REQUIREMENTS |
Will you return, word for word, the stretch of the items below running from the line that contains "Is the metal" through the line that contains "Answer: point 182,94"?
►
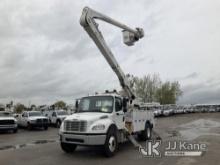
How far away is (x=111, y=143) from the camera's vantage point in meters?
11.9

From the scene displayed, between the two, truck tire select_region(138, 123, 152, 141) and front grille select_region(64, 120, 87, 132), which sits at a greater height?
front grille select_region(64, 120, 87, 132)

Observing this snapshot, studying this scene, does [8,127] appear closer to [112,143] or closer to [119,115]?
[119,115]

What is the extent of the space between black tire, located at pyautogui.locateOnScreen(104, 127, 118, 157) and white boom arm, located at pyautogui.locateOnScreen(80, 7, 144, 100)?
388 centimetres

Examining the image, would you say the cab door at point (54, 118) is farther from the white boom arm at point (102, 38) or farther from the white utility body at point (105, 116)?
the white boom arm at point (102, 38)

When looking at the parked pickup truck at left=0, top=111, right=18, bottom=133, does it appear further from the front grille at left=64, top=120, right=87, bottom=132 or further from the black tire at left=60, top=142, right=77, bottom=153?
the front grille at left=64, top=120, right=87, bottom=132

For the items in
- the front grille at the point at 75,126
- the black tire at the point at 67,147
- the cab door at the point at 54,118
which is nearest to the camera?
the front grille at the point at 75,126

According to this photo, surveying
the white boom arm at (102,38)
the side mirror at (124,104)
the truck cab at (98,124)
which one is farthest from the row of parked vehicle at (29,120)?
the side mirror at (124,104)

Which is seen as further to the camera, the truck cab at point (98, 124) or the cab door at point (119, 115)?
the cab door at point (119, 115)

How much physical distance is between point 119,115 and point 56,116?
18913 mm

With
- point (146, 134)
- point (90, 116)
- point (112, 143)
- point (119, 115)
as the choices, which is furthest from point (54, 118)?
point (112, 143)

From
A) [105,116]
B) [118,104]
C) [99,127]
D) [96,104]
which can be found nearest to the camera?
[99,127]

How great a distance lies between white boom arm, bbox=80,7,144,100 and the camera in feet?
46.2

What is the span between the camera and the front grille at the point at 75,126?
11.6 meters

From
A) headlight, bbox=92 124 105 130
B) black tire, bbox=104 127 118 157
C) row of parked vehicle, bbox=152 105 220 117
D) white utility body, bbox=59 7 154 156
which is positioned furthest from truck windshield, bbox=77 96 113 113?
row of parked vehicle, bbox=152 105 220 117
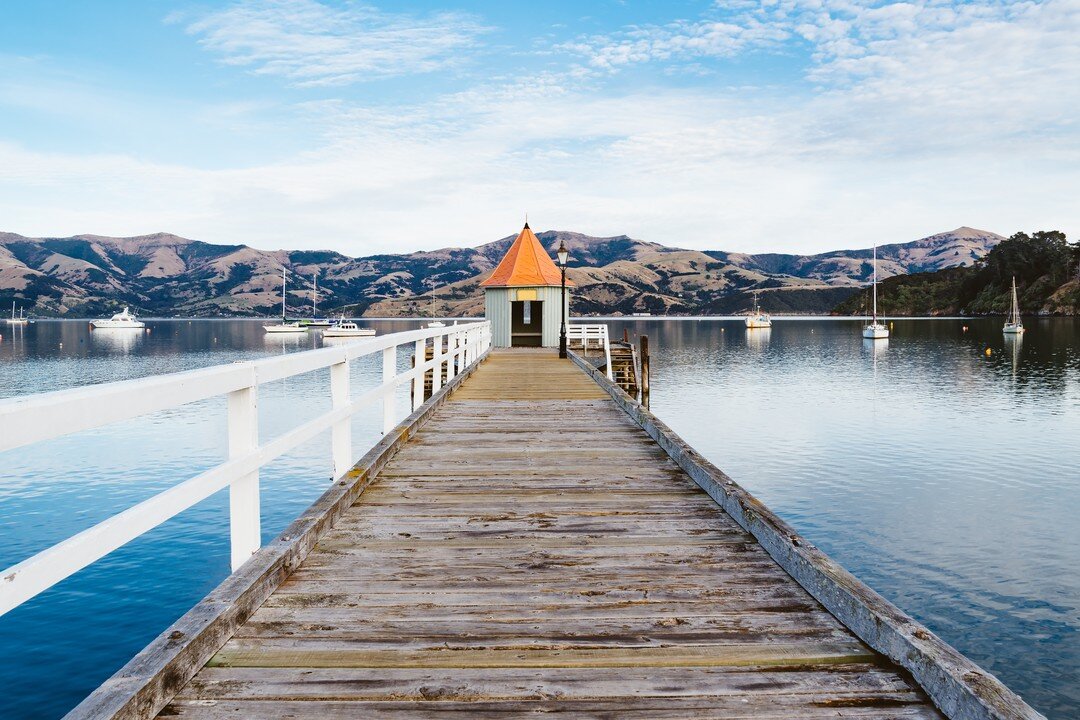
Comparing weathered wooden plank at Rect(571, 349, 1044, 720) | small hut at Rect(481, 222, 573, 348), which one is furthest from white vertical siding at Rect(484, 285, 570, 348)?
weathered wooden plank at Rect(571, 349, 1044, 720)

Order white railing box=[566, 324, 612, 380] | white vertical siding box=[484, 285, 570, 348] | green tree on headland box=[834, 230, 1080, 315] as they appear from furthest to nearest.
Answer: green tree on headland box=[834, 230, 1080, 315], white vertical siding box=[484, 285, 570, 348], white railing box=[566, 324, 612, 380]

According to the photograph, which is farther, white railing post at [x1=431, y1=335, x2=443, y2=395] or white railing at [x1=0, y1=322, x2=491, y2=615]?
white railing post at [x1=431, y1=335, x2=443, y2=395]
◄
►
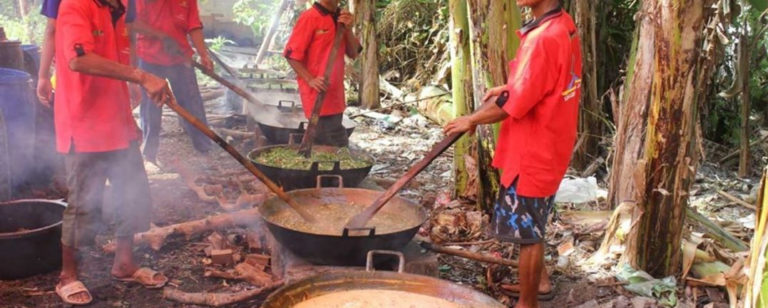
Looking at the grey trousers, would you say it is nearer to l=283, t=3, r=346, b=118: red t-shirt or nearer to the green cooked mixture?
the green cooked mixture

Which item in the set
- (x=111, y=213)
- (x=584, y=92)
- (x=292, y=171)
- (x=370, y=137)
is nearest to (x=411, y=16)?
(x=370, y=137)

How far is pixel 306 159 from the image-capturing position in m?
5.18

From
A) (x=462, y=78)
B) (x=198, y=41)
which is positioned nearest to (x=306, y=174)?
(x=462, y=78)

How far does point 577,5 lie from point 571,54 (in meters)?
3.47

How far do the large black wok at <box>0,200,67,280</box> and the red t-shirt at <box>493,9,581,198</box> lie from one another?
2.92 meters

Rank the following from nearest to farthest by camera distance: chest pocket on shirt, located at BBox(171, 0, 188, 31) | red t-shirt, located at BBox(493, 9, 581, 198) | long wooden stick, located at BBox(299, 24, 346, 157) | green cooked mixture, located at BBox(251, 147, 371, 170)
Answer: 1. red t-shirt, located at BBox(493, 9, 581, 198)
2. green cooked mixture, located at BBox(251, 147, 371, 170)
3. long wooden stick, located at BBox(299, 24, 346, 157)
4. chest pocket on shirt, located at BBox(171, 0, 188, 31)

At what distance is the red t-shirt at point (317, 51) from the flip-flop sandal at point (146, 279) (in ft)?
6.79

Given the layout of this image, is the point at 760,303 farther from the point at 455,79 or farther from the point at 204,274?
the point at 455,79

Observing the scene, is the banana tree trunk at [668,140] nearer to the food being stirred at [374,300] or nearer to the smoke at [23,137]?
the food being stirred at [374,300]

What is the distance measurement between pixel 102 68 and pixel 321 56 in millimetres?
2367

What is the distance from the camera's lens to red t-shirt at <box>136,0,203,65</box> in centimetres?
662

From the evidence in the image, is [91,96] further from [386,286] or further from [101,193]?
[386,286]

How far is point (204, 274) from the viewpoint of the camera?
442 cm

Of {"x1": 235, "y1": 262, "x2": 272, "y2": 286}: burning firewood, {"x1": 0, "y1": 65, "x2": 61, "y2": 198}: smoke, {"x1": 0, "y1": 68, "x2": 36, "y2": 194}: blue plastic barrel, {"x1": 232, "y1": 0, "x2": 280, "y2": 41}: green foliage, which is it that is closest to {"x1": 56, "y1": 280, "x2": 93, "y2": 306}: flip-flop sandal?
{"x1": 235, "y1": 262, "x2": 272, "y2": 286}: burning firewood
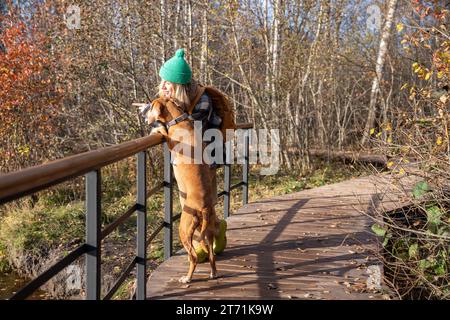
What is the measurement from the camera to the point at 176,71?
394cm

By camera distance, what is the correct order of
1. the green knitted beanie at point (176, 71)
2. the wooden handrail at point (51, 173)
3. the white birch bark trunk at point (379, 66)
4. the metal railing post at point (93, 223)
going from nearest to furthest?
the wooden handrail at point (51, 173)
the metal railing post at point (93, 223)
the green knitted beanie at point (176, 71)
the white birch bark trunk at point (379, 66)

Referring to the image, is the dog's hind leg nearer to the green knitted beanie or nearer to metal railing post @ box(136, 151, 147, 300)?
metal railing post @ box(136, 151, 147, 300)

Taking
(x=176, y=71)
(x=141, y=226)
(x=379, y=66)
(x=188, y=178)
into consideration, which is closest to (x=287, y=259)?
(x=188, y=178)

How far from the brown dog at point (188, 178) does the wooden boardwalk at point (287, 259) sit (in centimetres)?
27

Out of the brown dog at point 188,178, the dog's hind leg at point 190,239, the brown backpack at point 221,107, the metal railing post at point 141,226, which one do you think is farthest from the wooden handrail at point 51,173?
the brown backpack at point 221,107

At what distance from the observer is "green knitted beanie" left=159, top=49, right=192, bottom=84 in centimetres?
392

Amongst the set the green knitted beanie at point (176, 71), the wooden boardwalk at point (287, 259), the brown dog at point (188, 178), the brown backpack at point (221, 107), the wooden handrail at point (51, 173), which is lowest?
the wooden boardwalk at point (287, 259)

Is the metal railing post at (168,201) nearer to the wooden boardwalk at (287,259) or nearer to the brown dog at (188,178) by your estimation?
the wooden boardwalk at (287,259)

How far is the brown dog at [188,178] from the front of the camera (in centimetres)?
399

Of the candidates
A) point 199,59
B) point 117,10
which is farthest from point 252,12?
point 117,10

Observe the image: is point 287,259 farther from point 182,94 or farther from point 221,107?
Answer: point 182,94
◄
THE RESULT |
Is the metal railing post at (168,201) nearer to the wooden boardwalk at (287,259) or nearer to the brown dog at (188,178) by your estimation?
the wooden boardwalk at (287,259)

How far is the brown dog at [188,178] from the front of the camera (in centimetres)?
399

Of the candidates
A) point 199,59
B) point 117,10
which is farthest from point 252,12?
point 117,10

Observe the image: is point 287,259 farther from point 182,94 or farther from point 221,107?
Answer: point 182,94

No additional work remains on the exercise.